Although we believe that
there are a number of areas in the Pension Protection Act of 2006 ( 2006 PPA )
that deserve additional consideration, we would respectfully offer comment in
three areas: Private Foundation Excise Taxes, Tax on Net Investment Income and
Grants from Private Foundations to Supporting Organizations.
Private Foundation
Excise Taxes
Currently, Code Sections 4941
to 4945 impose taxes on private foundations who engage in acts of self dealing
with “disqualified persons”, who fail to distribute a minimum amount of their
assets each year as Qualifying Distributions, who have “excess business
holdings”, who maintain investments that are considered to jeopardize the
foundation’s charitable purpose and who have expenses that are construed as
“taxable expenditures”. With these sections as a part of the existing Internal
Revenue Code, we are concerned that the new provisions serve a purely revenue
raising function rather than enhancing the enforcement of current policy.
In addition, the Internal
Revenue Service does not have the ability of abating the initial tax imposed on
disqualified persons as a part of a self-dealing transaction due to reasonable
cause. This is not consistent with the imposition of other excise taxes. We
believe that if additional excise taxes are imposed on disqualified persons
with respect to self-dealing transactions that the Internal Revenue Service
should have the discretion to waive these penalties for cause as with other
excise taxes. We feel that if a Foundation Manager has followed the rebuttable
presumption procedures found in Section 4958 of the Internal Revenue Code when
entering into a transaction that involves payment of compensation to a
disqualified person that the manager should not be subject to penalty.
Taxation of
Charitable Use Assets
Code Section 4940 imposes an
excise tax on the net investment income of a private foundation. At present,
this definition does not include capital gain or loss from the disposition of
property used to further an exempt purpose. The 2006 PPA would allow for the
inclusion of the gains and losses from charitable use property in the
calculation of excise tax with the only exception being the deferral of tax in
a like kind exchange. This appears to be inherently contrary to the intention
and purpose of charitable legislation dating back to the initial granting of
tax exempt status in the late 1800’s.
We have seen over the history
of the charitable community the way in which it has been able to respond to the
needs of the citizens of the United States in a timely and impactful manner.
We have certainly seen this in the wake of Hurricanes Katrina, Rita and Wilma.
The charitable community works hand in hand with the government in so many
areas to provide the resources, training and education needed to impact humanity.
Further taxation of charitable use assets only limits the ability of the
charitable community to focus on the work identified in its mission with no
corresponding result other than the generation of revenue.
We believe that the
charitable community has an important role in America and do not want to see a
trend like that of countries like France who do not encourage philanthropy or
work it into the fiber of their legislation. In addition, in an environment
where we work to reduce administrative expense and costs through cost effective
fiscal management tools and policies directed by governing by-laws and charter
as well as the Internal Revenue Code, it appears that many of these provisions
will only add to the operational burdens and non-charitable expenditures of
private foundations not make them more efficient.

### What you will do
**a.** Can you restate the pension act comments from "In addition, the" to "subject to penalty.", changing "excise taxes" to "excise levies" throughout?
**b.** According to the pension act comments, which Code section imposes an excise tax on the net investment income of a private foundation?
Rely only on the pension act comments for your answers.

[Questions on scene geometry]
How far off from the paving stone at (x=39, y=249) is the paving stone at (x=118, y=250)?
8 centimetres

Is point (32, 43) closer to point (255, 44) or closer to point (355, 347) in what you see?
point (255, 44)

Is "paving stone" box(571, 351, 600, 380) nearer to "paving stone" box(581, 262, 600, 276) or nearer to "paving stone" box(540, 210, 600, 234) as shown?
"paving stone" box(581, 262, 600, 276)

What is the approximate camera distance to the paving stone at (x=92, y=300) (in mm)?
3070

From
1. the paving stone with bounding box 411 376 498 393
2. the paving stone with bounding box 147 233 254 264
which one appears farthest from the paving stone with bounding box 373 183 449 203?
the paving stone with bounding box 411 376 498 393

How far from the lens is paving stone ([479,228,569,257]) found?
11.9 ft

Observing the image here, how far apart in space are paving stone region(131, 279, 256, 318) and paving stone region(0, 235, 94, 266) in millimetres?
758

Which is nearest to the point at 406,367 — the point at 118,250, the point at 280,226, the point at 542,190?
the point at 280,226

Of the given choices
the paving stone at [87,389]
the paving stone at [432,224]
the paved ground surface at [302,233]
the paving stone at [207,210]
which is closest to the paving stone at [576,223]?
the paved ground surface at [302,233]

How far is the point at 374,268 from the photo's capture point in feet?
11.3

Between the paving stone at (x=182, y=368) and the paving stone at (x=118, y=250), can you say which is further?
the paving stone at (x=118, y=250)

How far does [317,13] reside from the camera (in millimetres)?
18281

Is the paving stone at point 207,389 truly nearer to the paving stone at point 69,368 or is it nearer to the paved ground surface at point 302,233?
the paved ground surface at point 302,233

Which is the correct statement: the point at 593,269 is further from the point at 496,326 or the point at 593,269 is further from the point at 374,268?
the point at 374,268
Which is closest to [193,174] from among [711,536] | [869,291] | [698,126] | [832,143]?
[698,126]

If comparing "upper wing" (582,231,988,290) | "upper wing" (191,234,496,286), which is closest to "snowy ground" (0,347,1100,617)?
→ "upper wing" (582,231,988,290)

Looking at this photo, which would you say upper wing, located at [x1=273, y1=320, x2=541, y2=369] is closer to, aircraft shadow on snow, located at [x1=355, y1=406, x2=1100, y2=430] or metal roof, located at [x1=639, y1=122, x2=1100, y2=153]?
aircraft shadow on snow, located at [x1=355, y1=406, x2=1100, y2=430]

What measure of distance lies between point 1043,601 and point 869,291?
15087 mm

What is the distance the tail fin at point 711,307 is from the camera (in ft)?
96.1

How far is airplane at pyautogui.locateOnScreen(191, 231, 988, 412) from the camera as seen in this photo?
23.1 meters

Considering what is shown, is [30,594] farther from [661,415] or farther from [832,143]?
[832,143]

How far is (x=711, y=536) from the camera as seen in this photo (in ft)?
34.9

### Task solutions
**a.**
In addition, the Internal
Revenue Service does not have the ability of abating the initial tax imposed on
disqualified persons as a part of a self-dealing transaction due to reasonable
cause. This is not consistent with the imposition of other excise levies. We
believe that if additional excise levies are imposed on disqualified persons
with respect to self-dealing transactions that the Internal Revenue Service
should have the discretion to waive these penalties for cause as with other
excise levies. We feel that if a Foundation Manager has followed the rebuttable
presumption procedures found in Section 4958 of the Internal Revenue Code when
entering into a transaction that involves payment of compensation to a
disqualified person that the manager should not be subject to penalty.

**b.** Code Section 4940